**INPUT DATA:**
%%

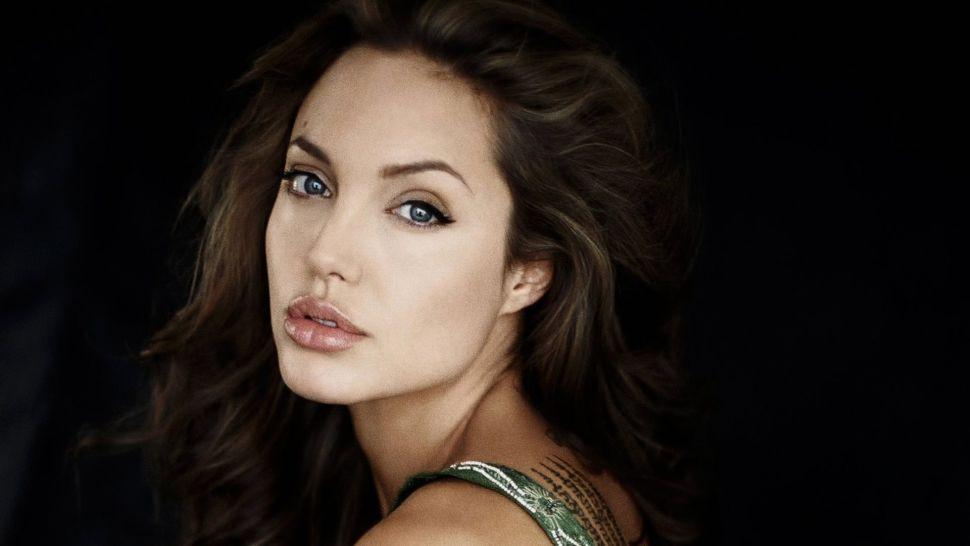 Protesty v USA nemajú konca! Angelina Jolie posiela silný odkaz všetkým rodičom!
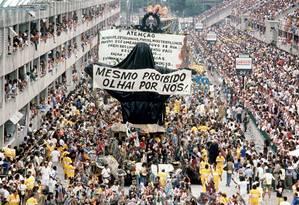 Desfile da Beija-Flor de 1989, com o carro do Cristo Mendigo escondido em saco plástico Foto: Ricardo Leoni / Agência O Globo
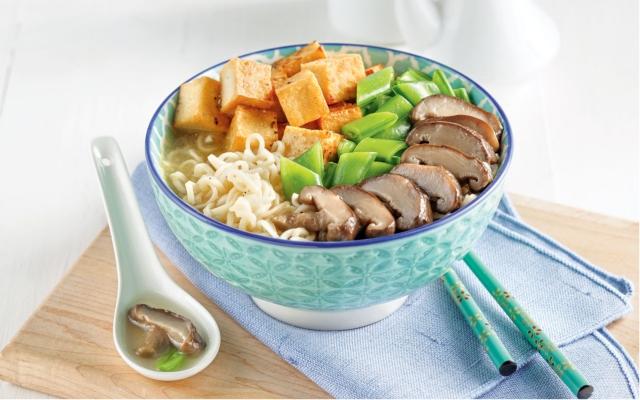 Soupe ramen au tofu etchampignons shiitake
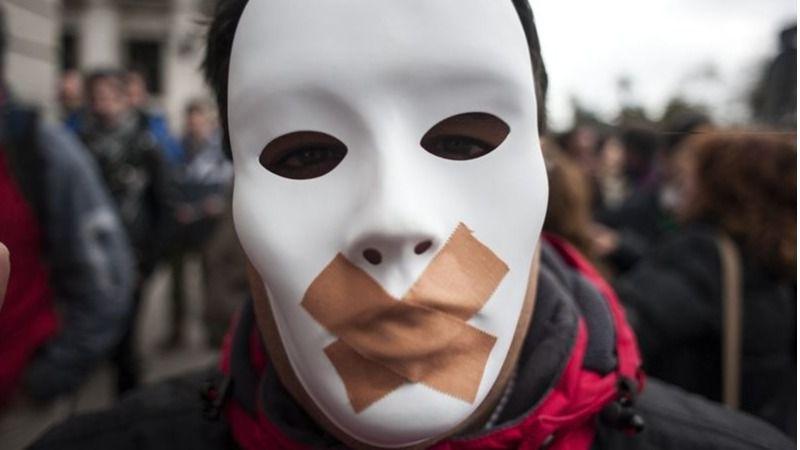 La 'ley mordaza' impuso 80 multas diarias contra la libertad de expresión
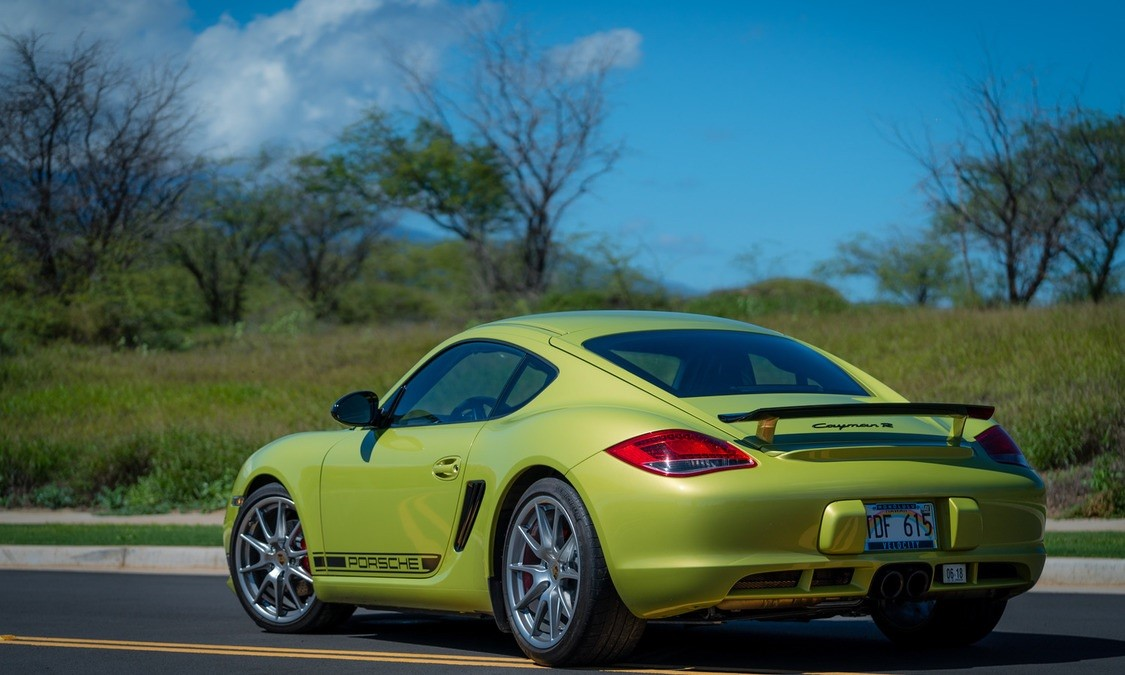 Maui Mini Go! 2012 Porsche Cayman R for Rent, rear quarter view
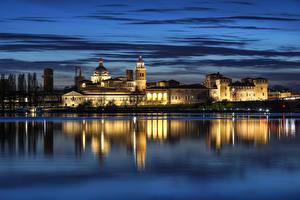 Фотографии Италия Здания Речка Небо Ночные Отражение Mantua Lombardy Города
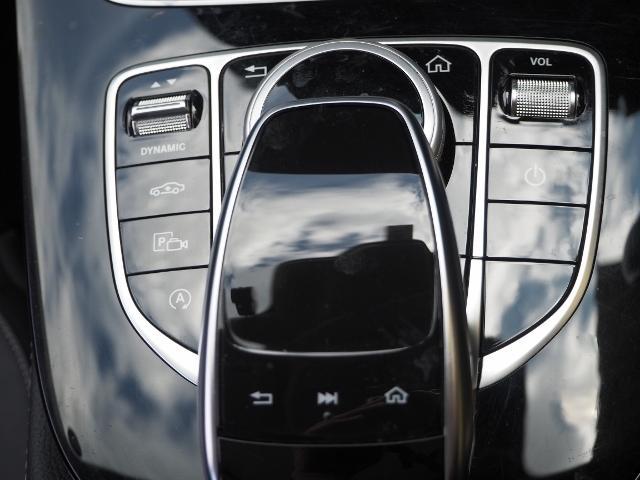 E400 4マチック エクスクルーシブ メーカーオプションエクスクルーシブパッケージ ワンオーナー禁煙車 黒革シート Burmesterサウンド パノラミックスライディングルーフ レーダーセーフティ(45枚目)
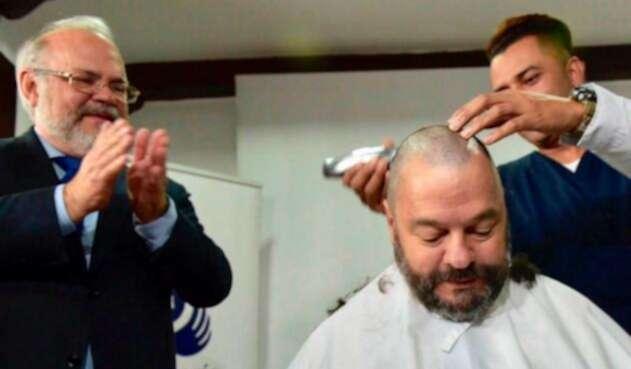 Carlos Negret, defensor del pueblo, se corta su cabello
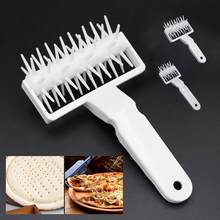 xmas Pizza elk Cookies DIY Baking Tool hot Plastic Pastry Dough Roller Needle Wheels Roller Pastry Pie Needle Bread Hole Punch(China)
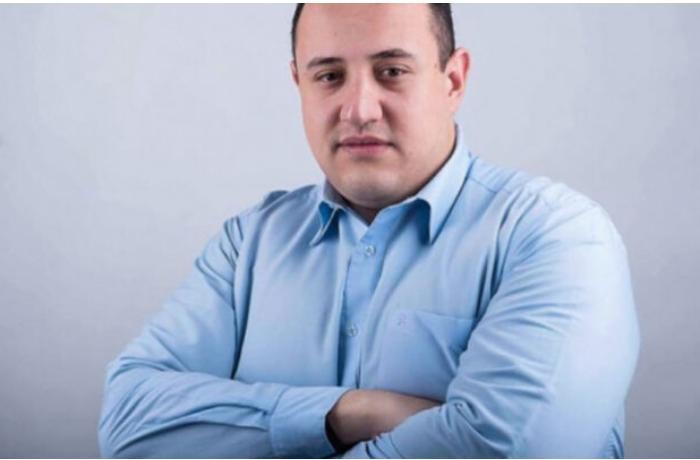 """""""Xain Nikol məmnuniyyətlə Əliyevin ayaqqabısını yalayır"""" — Miqran Akopyan"""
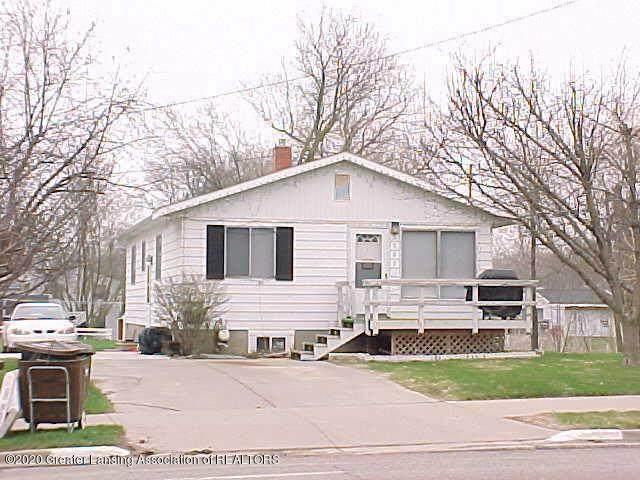 3302 E Lake Lansing Road, East Lansing, MI 48823 (MLS #630000245278) :: The John Wentworth Group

%%

Set down the data above verbatim, omitting every image.

 Protesty v USA nemajú konca! Angelina Jolie posiela silný odkaz všetkým rodičom!
 Desfile da Beija-Flor de 1989, com o carro do Cristo Mendigo escondido em saco plástico Foto: Ricardo Leoni / Agência O Globo
 Soupe ramen au tofu etchampignons shiitake
 La 'ley mordaza' impuso 80 multas diarias contra la libertad de expresión
 Maui Mini Go! 2012 Porsche Cayman R for Rent, rear quarter view
 Фотографии Италия Здания Речка Небо Ночные Отражение Mantua Lombardy Города
 E400 4マチック エクスクルーシブ メーカーオプションエクスクルーシブパッケージ ワンオーナー禁煙車 黒革シート Burmesterサウンド パノラミックスライディングルーフ レーダーセーフティ(45枚目)
 Carlos Negret, defensor del pueblo, se corta su cabello
 xmas Pizza elk Cookies DIY Baking Tool hot Plastic Pastry Dough Roller Needle Wheels Roller Pastry Pie Needle Bread Hole Punch(China)
 """""""Xain Nikol məmnuniyyətlə Əliyevin ayaqqabısını yalayır"""" — Miqran Akopyan"""
 3302 E Lake Lansing Road, East Lansing, MI 48823 (MLS #630000245278) :: The John Wentworth Group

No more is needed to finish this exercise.